* [TAREFA] Por favor, transcreva do texto sobre o Mogwai, mais abaixo, o trecho que vai de "O Mogwai lapidou" até "mudar seu estilo.", sem alterar nada.

* [TRECHO PARA LEITURA]
* * * * *

Ledo engano: o Mogwai não faz um som parecido nem de longe com o das bandas citadas, e pouco assemelha-se com tudo que você já ouviu antes. A referência mais próxima que podemos dar é o Slint, banda que lançou dois discos excepcionais na virada dos anos 80 para os 90 e depois acabou, sem nunca ter ganhado a merecida atenção. Devido ao fato de fazer uma música bastante original e pouco comercial, sua influência ficou restrita ao círculo underground alternativo. Influência esta que hoje é reconhecida nas raízes musicais do Mogwai.

Mas os integrantes do Mogwai são músicos que possuem personalidade e um faro raro hoje em dia: as influências que a banda tem serviram unicamente como base para eles criarem sua sonoridade única e pessoal. Sonoridade esta que é resultado de pura inspiração, talento e êxito na incansável busca pela melodia, pela beleza através da música, não importa qual sentimento esteja por trás desta beleza. Os resultados são, não raramente, belas canções originais e irrotuláveis: músicas basicamente instrumentais (o Slint usava mais vocais), melodias etéreas muito bem construídas a partir de guitarras abstratas e atmosferas carregadas de melancolia, redenção. Abusando menos de microfonias do que o Slint e focado mais na sonância do que na dissonância, o Mogwai brilha ao construir sonoridades ora delicadas, ora caóticas, com transições arrepiantes de um estado a outro. É do tipo de som realmente difícil de descrever, e o mais próximo que eu já vi alguém chegar de uma boa descrição do Mogwai, em poucas palavras, veio da lista de discussão da Dying Days. Alguém (eu não lembro quem foi - perdoe-me!) de lá disse certa vez, mais ou menos nessas palavras: “Se as estrelas tivessem som, seria a música do Mogwai”.

O Mogwai lapidou esse estilo próprio ao longo de seus três lançamentos anteriores (considerando a coletânea de b-sides “Ten Rapid” como parte desta evolução), mantendo sempre as características citadas acima como fios condutores de seus discos, e variando pouco em cima disso. Mas como toda grande banda que se preze, em “Rock Action”, lançado em 2001, o grupo deu um passo à frente e desenvolveu sua musicalidade sem mudar seu estilo.

Na verdade, a palavra “retoques” se encaixa melhor do que “mudanças”. Nada muito contundente, mas sensível aos ouvidos de quem já ouviu os discos anteriores com atenção. Sabiamente, os escoceses adicionaram alguns elementos que vieram a enriquecer sua singular característica, evidenciando com isso ainda mais suas virtudes. Em outras palavras: melhoraram o que já era excepcional, e continuam únicos. O Mogwai se apresentou bastante mundo afora, conheceu coisas novas, amadureceu, agregou mais influências e lançou uma obra atemporal, curta e fascinante. Oito faixas que ocupam menos de 40 minutos, mas que extrapolam esse limite de tempo e exprimem infinidades para os mais sensitivos. Basta identificar-se e, mais do que ouvir simplesmente, sentir a música.

* * * * *

* [DADOS FORNECIDOS]
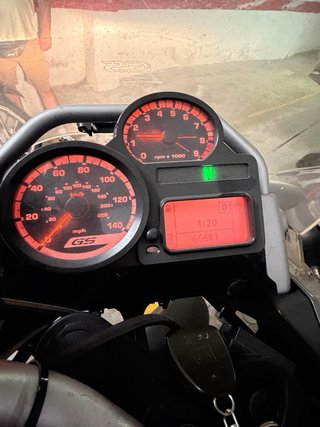 BMW R 1200 GS Adventure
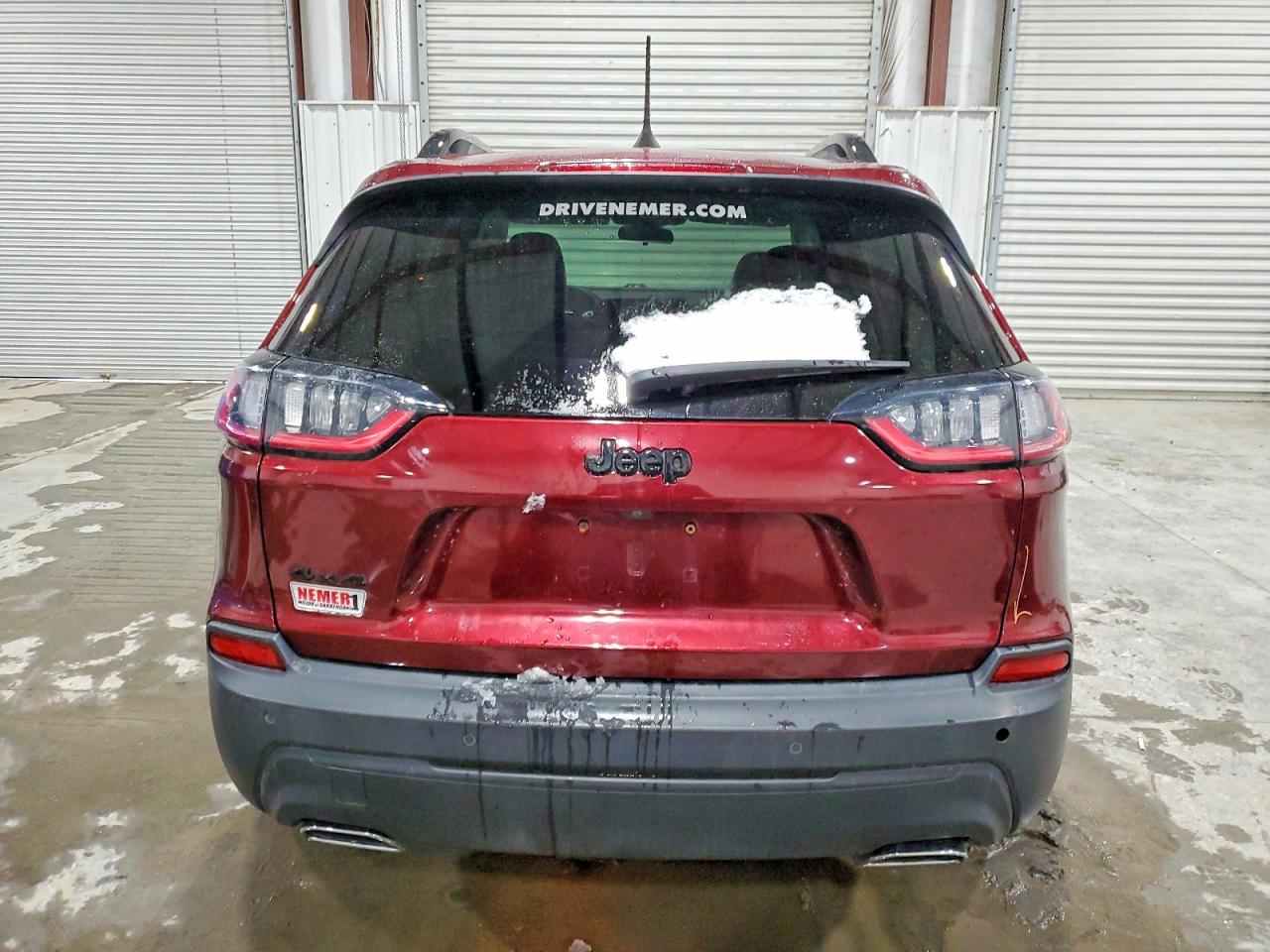 2019 JEEP CHEROKEE LATITUDE PLUS photo 6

* * * * *

* [RESPOSTA]
O Mogwai lapidou esse estilo próprio ao longo de seus três lançamentos anteriores (considerando a coletânea de b-sides “Ten Rapid” como parte desta evolução), mantendo sempre as características citadas acima como fios condutores de seus discos, e variando pouco em cima disso. Mas como toda grande banda que se preze, em “Rock Action”, lançado em 2001, o grupo deu um passo à frente e desenvolveu sua musicalidade sem mudar seu estilo.